WirtschaftFr, 24.01.2014 08:15

Zahl der Erwerbstätigen in Baden-Württemberg auf Rekordniveau

Im Jahr 2013 erreichte die Zahl der Erwerbstätigen in Baden-Württemberg das dritte Jahr in Folge einen neuen Höchststand. Jahresdurchschnittlich waren 5,86 Millionen Personen im Land erwerbstätig, so viele wie noch nie zuvor. Der letzte Erwerbstätigenhöchststand aus dem Jahr 2012 wurde damit nochmals um 58.900 Erwerbstätige oder 1,0 Prozent übertroffen. Das teilt das Statistische Landesamt nach ersten vorläufigen Berechnungen des Arbeitskreises „Erwerbstätigenrechnung des Bundes und der Länder“ mit.

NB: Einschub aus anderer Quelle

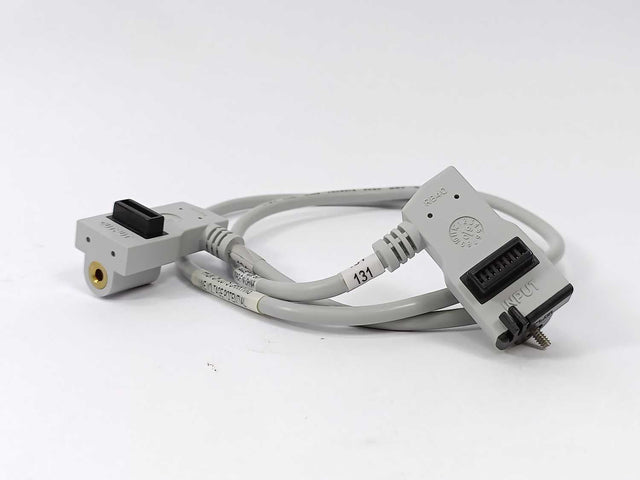 ALLEN BRADLEY 1794-CE3-D01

Im Bundesländervergleich war Baden-Württemberg 2013 nach Berlin (+1,9 Prozent) und Hamburg (+1,1 Prozent) das Land mit dem dritt stärksten Erwerbstätigenzuwachs gegenüber dem Vorjahr. Unter den Flächenländern war der prozentuale Stellenzuwachs in keinem anderen Land so hoch wie im Südwesten. Die Erwerbstätigenentwicklung der Bundesländer gegenüber dem Vorjahr reichte von +1,9 Prozent in Berlin bis zu −1,1 Prozent in Mecklenburg-Vorpommern. Bundesweit stieg die Erwerbstätigenzahl um 0,6 Prozent.

Von der positiven Arbeitsplatzentwicklung im Land profitierten die sozialversicherungspflichtig beschäftigten Arbeitnehmer, die 71 Prozent aller Erwerbstätigen ausmachen. Nach neuesten Angaben der Bundesagentur für Arbeit waren im Jahr 2013 landesweit durchschnittlich rund 4,13 Millionen Personen sozialversicherungspflichtig beschäftigt, 1,5 Prozent mehr als ein Jahr zuvor.

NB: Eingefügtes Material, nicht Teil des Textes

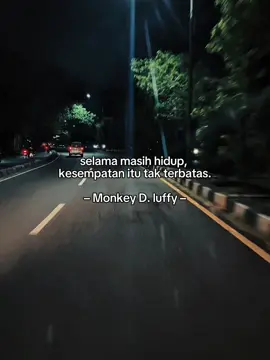 🇮🇩☠️ #onepiece #luffy #ringroadraceway #yogyakarta #fyppppppppppppppppppppppp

Ausschlaggebend für die positive Erwerbstätigenentwicklung in Baden-Württemberg im Jahr 2013 war der Dienstleistungssektor. Die Zahl der Dienstleistungsarbeitsplätze wuchs um 1,3 Prozent auf 3,95 Millionen. Im Produzierenden Gewerbe waren 2013 1,83 Millionen Personen erwerbstätig, 0,6 Prozent mehr als ein Jahr zuvor. In der Land- und Forstwirtschaft waren dagegen 2.600 Personen weniger erwerbstätig als 2012 (−3,5 Prozent).

Allerdings ließ die Dynamik der gesamten Erwerbstätigenentwicklung im Jahr 2013 unter dem Eindruck der bis Jahresmitte noch schwachen Konjunktur nach, sodass die Zahl der Erwerbstätigen nach einem Zuwachs um 71.800 im Jahr 2012 im vergangenen Jahr etwas geringer ausfiel (+58.900 Erwerbstätige). Diese Tendenz war spiegelbildlich auch bei der Entwicklung der Arbeitslosigkeit zu beobachten. Nach neuesten Angaben der Bundesagentur für Arbeit nahm die Zahl der Arbeitslosen 2013 erstmals seit 2009 wieder leicht zu, und zwar jahresdurchschnittlich um 5,3 Prozent auf 233.900. Im Jahr 2012 war die Arbeitslosenzahl noch um 2,1 Prozent zurückgegangen. Die Arbeitslosenquote betrug 2013 jahresdurchschnittlich 4,1 Prozent (2012: 3,9 Prozent), bundesweit lag sie bei 6,9 Prozent.